JOBS:
1. In the post about Arnold Schwarzenegger's stay in Forest Gate, why did the site decide this was a good moment to share his own account of those days? Answer in one to three sentences.
2. Carry on the post about Arnold Schwarzenegger's stay in Forest Gate, picking up right after its last sentence.

SOURCE EXTRACT:
Showing posts with label Arnie Schwarzenegger. Show all posts
Showing posts with label Arnie Schwarzenegger. Show all posts

Educating Arnie: The Terminator in Forest Gate - in his own words

Wednesday, 15 July 2015


Arnold Schwarzenegger is one of Forest Gate's most famous adopted sons. His stay in Forest Gate was the subject of this website's first-ever, and most visited, post, see here.

Arnie was in London recently, posing with one of the city's "Boris bikes" - see photo, below. So, we thought it would be timely to give his account of his days in Forest Gate - from his autobiography: Total Recall (see footnotes for details).


Arnie, posing recently in London, on a 'Boris bike'

We pick up the story in 1966, when Arnie has just spent some time in Munich, in pursuit of his body-building career:

Three months later, I was back in London, laughing and horsing around on a living room rug with a jumble of kids. They belonged to Wag and Dianne Bennett, who owned two gyms and were at the centre of the UK bodybuilding scene. Wag had been a judge at the Mr Universe contest, and he'd invited me to stay with him and Dianne in the Forest Gate section of London (ed: in what is now the burned out house on Romford Road, opposite Emmanuel's church) for a few weeks of training. They had six kids of their own, they took me under their wing and became like parents to me.

SUPPLIED ENTRIES:
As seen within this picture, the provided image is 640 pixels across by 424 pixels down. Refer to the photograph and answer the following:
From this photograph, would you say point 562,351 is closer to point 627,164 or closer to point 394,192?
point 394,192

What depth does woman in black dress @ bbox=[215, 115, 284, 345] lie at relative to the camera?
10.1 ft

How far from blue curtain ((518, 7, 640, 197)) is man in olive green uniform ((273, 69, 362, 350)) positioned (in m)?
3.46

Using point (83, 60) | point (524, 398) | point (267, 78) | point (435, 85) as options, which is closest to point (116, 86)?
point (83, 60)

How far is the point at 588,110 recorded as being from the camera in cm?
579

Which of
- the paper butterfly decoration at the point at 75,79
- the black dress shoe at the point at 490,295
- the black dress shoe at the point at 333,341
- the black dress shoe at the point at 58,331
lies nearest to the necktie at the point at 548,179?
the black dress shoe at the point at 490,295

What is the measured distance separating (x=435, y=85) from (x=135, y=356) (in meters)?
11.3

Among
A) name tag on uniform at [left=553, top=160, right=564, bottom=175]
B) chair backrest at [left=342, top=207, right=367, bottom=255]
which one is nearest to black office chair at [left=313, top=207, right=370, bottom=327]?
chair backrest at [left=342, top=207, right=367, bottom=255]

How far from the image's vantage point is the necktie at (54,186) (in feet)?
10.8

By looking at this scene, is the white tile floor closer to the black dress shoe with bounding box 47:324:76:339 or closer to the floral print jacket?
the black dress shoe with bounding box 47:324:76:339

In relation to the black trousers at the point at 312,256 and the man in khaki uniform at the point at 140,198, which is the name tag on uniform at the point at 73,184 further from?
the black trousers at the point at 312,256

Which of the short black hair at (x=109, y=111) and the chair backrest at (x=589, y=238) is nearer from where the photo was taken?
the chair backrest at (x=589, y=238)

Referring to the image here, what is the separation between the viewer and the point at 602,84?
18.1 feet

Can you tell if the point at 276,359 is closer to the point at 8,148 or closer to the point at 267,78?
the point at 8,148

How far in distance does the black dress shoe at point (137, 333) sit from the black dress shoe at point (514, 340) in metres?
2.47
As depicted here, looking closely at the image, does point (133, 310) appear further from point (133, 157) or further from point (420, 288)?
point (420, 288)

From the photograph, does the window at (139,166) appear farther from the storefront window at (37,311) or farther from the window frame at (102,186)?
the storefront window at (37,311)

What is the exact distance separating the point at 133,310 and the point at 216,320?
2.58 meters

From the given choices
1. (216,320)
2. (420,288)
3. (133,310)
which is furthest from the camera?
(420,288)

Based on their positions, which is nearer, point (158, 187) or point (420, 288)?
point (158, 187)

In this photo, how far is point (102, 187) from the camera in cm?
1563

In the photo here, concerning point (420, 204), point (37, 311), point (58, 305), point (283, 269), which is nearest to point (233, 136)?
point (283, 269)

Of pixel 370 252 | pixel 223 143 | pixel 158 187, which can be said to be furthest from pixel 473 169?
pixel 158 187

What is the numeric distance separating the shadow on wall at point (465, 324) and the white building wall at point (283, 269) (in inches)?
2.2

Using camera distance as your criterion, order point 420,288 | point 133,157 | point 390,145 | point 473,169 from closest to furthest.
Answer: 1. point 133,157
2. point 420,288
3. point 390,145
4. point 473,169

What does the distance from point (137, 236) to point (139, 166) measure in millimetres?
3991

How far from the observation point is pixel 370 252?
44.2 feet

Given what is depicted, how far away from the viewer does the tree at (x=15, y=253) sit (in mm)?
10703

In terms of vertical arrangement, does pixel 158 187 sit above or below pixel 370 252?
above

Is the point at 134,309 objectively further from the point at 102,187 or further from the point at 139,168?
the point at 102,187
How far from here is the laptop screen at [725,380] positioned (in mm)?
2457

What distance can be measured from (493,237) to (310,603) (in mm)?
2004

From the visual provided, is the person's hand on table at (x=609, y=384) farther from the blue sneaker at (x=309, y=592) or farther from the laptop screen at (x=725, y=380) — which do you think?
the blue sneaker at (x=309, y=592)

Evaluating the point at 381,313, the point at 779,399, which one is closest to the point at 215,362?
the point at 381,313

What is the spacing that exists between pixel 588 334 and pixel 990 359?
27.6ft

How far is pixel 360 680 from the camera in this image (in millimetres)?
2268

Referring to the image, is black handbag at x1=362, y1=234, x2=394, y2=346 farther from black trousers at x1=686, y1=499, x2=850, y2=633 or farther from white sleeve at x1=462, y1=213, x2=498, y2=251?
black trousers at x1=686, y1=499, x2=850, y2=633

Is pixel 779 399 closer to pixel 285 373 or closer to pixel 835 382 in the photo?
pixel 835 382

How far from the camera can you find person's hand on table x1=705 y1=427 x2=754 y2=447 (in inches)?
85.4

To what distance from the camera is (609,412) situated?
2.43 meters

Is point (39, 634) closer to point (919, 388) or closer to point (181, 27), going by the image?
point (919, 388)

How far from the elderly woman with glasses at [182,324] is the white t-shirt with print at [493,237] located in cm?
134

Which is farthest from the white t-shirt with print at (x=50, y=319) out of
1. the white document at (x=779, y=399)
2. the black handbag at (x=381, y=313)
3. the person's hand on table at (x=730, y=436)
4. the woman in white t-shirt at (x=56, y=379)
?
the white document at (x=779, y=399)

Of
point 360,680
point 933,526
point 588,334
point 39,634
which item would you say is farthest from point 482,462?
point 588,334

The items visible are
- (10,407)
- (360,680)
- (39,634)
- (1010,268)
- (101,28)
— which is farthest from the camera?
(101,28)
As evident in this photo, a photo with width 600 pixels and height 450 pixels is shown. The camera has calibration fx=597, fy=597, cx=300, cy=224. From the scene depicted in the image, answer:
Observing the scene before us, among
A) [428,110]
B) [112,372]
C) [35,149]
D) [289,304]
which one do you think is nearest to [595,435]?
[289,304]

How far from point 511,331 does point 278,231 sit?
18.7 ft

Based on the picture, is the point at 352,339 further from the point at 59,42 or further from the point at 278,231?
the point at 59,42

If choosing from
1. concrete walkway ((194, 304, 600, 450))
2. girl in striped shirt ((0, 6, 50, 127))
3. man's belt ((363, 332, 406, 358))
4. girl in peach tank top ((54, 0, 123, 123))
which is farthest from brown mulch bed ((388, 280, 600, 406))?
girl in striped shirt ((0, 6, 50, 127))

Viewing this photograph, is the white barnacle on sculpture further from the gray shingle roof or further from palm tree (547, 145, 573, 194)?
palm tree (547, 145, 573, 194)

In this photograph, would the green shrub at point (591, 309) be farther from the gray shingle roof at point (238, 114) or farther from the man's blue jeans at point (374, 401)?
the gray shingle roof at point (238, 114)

ANSWERS BELOW:
1. Arnie had recently been in London, where he was photographed posing on one of the city's "Boris bikes." That visit made it seem timely to share his account of his Forest Gate days from his autobiography, Total Recall.

2.
Arnie, Dianne and Wag with some
of the Bennett children, referred to above,

 posing outside his temporary Forest Gate home
Wag had made it clear that he thought I needed a lot of work. At the top of the list was my posing routine. I knew there was a huge difference between hitting poses successfully and having a compelling routine. Poses are like snapshots, and the routine is the movie. To hypnotise and carry away an audience, you need the poses to flow. What do you do between one pose and the next? How do the hands move? How does the face look? I'd never had a chance to figure very much of this out. Wag showed me how to slow down and make it like ballet: a matter of posture, the straightness of the back, keeping the head up, not down.
This I could understand but it was harder to swallow the idea of actually posing to music. Wag would put the dramatic theme from the movie Exodus on the hi-fi and cue me to start my routine. At first I couldn't think of anything more distracting or less hip. But after a while I started to see how I could choreograph my moves and ride the melody like a wave - quiet moments for a concentrated, beautiful three-quarter back pose, flowing into a side chest pose as the music rose and then wham!, a stunning most muscular pose at the crescendo.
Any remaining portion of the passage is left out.